Bruce Barnard, Special Correspondent | Aug 02, 2012 10:43AM EDT
Deutsche Post DHL lifted its 2012 earnings guidance after strong demand for its express delivery services in Asia boosted its second quarter results.
The German mail, logistics and transport giant says it now expects earnings before interest and tax to grow to 2.6-2.7 billion euros ($3.2-3.3 billion) from 2.44 billion euros in 2011 and from a previous forecast of 2.5.-2.6 billion euros.
Deutsche Post’s bullish stance contrasts with a more sober outlook from its U.S. rivals UPS, which cut its 2012 profit forecast last month, and FedEx, which is cutting costs in the face of weakening demand.
“We continue to perform well,” said CEO Frank Appel.” The excellent market positions of our brands and divisions in the world’s growth markets are paying off. We have a strong foundation for generating long-term improvements in revenues and earnings.”
“Things are a bit different than for our competitors because we have a broad network with which we benefit from intra-Asian trade,” said Chief Financial Officer Larry Rosen. “We are still seeing good growth in Asia, with the exception of the tech sector.”
Revenue rose 7.3 percent in the second quarter from a year ago to $16.85 billion, driven mainly by growth at DHL’s express, freight forwarding and supply chain divisions.
Despite rising profitability, operating earnings fell by 3 percent to $667.9 million from $691.3 million in the second quarter of 2011 largely due to the $223 million one-off negative impact of a sales tax payment.
First half revenue grew 5.8 percent to $31.5 billion and operating profit was up 3.6 percent at $1.48 billion.
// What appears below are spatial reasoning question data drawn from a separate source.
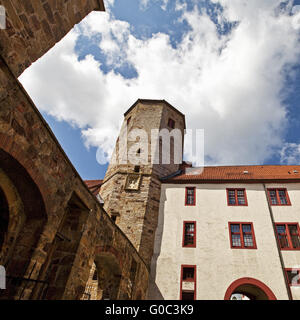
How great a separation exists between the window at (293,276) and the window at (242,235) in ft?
6.34

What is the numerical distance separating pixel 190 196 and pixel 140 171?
4157 mm

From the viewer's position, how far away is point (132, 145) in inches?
746

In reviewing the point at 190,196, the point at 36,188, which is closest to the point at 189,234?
the point at 190,196

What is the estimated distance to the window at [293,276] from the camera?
37.6 feet

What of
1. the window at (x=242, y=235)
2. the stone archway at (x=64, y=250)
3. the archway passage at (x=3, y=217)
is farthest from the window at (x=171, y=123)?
the archway passage at (x=3, y=217)

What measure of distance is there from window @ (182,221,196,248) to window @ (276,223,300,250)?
487 centimetres

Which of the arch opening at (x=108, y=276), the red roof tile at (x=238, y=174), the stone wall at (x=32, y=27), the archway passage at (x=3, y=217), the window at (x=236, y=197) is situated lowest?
the archway passage at (x=3, y=217)

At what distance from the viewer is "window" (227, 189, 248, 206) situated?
15.1 metres

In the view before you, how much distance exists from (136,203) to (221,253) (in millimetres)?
6004

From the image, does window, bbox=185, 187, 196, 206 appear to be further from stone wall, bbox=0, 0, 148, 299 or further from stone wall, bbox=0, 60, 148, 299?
stone wall, bbox=0, 60, 148, 299

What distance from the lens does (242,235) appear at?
1352 cm

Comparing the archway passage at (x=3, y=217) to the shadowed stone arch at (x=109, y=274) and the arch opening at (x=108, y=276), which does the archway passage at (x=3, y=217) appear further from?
the arch opening at (x=108, y=276)

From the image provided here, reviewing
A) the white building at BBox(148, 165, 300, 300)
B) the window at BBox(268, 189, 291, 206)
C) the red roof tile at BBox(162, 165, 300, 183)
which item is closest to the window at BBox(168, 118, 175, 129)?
the red roof tile at BBox(162, 165, 300, 183)

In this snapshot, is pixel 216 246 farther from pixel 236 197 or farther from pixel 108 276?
pixel 108 276
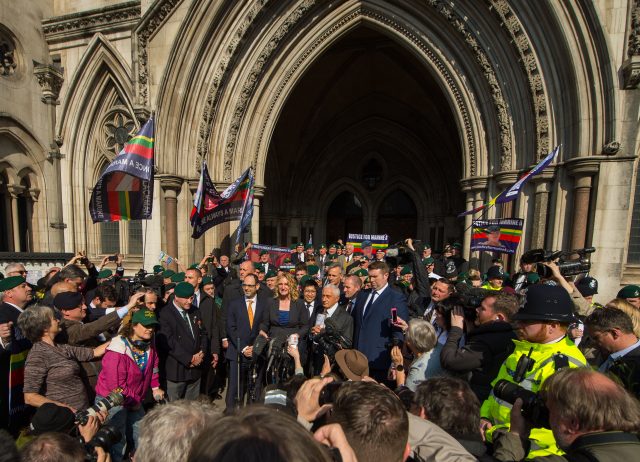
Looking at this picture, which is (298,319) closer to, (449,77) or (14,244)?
(449,77)

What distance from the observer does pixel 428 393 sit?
5.53 feet

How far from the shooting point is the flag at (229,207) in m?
6.56

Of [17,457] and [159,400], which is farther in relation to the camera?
[159,400]

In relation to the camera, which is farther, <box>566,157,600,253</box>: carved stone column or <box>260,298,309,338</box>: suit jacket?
<box>566,157,600,253</box>: carved stone column

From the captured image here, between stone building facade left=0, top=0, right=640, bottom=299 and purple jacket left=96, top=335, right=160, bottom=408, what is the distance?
252 inches

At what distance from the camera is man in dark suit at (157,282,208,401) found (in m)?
3.58

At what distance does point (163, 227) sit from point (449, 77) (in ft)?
29.7

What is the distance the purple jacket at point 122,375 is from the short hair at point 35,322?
51 cm

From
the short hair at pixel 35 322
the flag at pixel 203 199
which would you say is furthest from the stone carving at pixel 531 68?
the short hair at pixel 35 322

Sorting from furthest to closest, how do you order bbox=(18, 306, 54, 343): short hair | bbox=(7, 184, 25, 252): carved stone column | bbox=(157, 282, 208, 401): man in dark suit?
bbox=(7, 184, 25, 252): carved stone column < bbox=(157, 282, 208, 401): man in dark suit < bbox=(18, 306, 54, 343): short hair

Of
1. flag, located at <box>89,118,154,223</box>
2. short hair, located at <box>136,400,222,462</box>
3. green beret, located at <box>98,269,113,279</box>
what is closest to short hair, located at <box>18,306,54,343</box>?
short hair, located at <box>136,400,222,462</box>

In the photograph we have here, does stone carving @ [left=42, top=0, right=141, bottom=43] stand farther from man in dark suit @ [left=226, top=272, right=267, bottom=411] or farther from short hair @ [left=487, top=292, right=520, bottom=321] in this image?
short hair @ [left=487, top=292, right=520, bottom=321]

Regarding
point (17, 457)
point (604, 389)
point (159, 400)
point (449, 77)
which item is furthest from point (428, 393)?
point (449, 77)

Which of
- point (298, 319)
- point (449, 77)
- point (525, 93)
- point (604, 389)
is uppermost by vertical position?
point (449, 77)
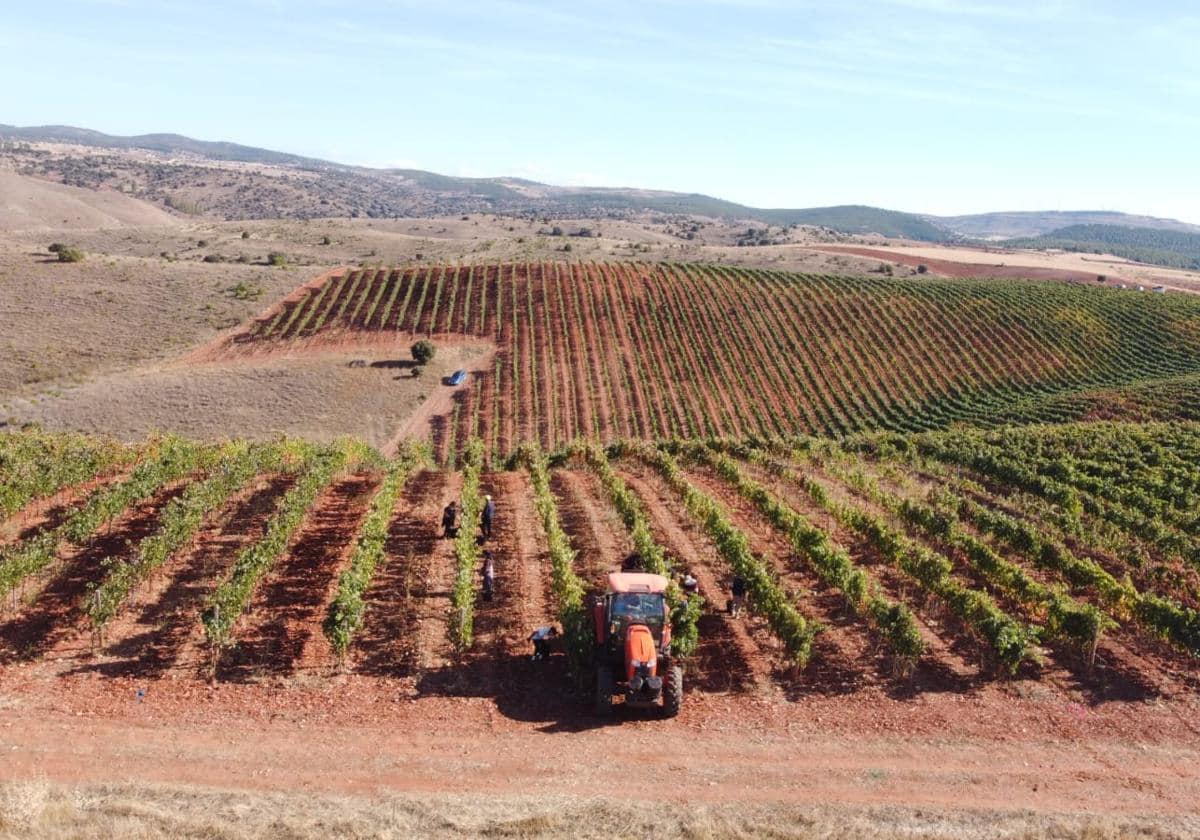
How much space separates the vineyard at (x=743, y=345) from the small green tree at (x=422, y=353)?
379cm

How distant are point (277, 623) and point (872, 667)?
1346 centimetres

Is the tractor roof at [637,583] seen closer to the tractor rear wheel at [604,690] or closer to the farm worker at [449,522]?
the tractor rear wheel at [604,690]

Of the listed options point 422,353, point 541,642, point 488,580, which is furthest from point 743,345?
point 541,642

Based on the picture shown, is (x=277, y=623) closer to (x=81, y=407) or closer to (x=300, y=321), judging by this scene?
(x=81, y=407)

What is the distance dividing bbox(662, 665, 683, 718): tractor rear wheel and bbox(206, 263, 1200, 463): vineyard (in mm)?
29659

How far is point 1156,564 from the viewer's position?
77.0ft

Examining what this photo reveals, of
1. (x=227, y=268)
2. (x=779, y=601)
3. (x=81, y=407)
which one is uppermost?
(x=227, y=268)

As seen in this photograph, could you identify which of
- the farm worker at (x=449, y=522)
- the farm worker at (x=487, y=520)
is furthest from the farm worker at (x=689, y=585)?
the farm worker at (x=449, y=522)

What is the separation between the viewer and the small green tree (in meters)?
56.3

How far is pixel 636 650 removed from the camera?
48.7 ft

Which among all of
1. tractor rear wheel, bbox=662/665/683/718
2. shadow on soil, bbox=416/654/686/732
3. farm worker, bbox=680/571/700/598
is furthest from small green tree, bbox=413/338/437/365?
tractor rear wheel, bbox=662/665/683/718

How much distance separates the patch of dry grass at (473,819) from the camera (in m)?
11.6

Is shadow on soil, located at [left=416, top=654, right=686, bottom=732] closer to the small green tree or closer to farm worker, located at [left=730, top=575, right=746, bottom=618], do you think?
farm worker, located at [left=730, top=575, right=746, bottom=618]

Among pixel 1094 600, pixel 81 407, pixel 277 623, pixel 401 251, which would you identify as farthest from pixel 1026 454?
pixel 401 251
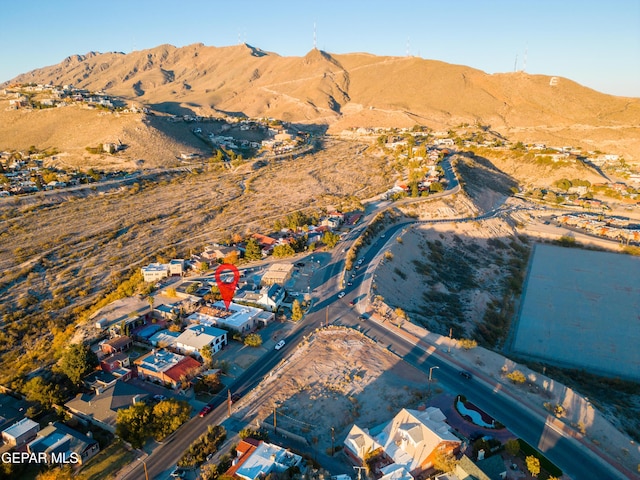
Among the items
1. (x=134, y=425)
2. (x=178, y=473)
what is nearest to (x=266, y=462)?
(x=178, y=473)

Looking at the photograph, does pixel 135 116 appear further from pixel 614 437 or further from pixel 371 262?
pixel 614 437

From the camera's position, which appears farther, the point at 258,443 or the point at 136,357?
the point at 136,357

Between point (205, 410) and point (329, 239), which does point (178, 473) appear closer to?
point (205, 410)

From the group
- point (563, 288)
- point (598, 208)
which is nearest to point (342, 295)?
point (563, 288)

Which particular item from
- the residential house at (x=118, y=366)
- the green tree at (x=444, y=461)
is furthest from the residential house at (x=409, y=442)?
the residential house at (x=118, y=366)

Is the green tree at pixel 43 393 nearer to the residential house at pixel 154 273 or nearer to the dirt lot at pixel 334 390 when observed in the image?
the dirt lot at pixel 334 390
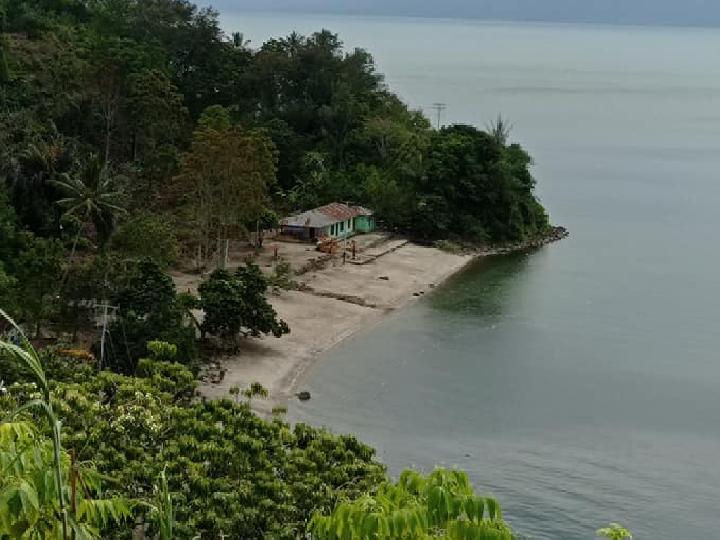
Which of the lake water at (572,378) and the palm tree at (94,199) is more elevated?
the palm tree at (94,199)

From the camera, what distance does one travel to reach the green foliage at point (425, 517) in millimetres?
3836

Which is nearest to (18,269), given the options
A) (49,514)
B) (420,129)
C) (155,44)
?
(49,514)

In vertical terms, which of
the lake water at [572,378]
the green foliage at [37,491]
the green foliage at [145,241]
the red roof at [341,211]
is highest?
the red roof at [341,211]

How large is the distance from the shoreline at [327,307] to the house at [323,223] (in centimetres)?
191

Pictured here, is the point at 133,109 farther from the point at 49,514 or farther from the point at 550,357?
the point at 49,514

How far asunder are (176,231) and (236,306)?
332 inches

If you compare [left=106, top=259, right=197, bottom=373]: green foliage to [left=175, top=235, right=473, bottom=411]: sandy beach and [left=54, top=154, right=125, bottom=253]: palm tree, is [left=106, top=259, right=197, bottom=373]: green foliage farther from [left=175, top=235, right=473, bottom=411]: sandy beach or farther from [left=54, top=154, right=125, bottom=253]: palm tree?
[left=54, top=154, right=125, bottom=253]: palm tree

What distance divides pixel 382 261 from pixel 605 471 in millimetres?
17481

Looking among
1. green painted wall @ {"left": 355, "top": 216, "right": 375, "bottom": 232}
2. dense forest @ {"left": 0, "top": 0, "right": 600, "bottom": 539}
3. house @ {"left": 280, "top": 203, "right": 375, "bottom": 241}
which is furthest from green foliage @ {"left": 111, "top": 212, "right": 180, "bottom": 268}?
green painted wall @ {"left": 355, "top": 216, "right": 375, "bottom": 232}

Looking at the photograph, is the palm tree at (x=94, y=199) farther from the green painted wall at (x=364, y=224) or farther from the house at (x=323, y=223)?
the green painted wall at (x=364, y=224)

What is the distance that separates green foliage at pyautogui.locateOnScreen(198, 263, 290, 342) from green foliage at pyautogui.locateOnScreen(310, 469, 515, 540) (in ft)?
66.9

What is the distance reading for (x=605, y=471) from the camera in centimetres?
2003

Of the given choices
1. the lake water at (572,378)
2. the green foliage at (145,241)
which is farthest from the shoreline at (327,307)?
the green foliage at (145,241)

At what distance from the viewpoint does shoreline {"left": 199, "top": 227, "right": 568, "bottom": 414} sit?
23.6m
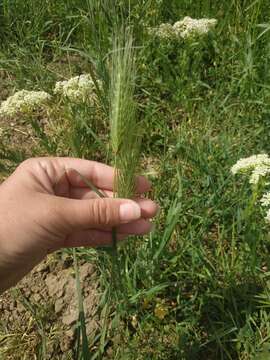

The DHL express unit boosted second quarter revenue by 10.7 percent to $3.9 billion, driven by strong growth in Asia and the Americas where continuing strong business growth in the U.S. played a key role in the improved performance. Operating profit jumped more than 50 percent to $452 million.
Global freight forwarding revenues increased 5.7 percent to $4.9 billion and operating profit was 19.1 percent higher at $168.5 million.
The supply chain division’s revenue grew 12.5 percent to $4.3 billion but profit dipped to $124 million from $136.5 million from the second quarter in 2011, which included a $28.3 million gain from the sale of a non-core U.S business.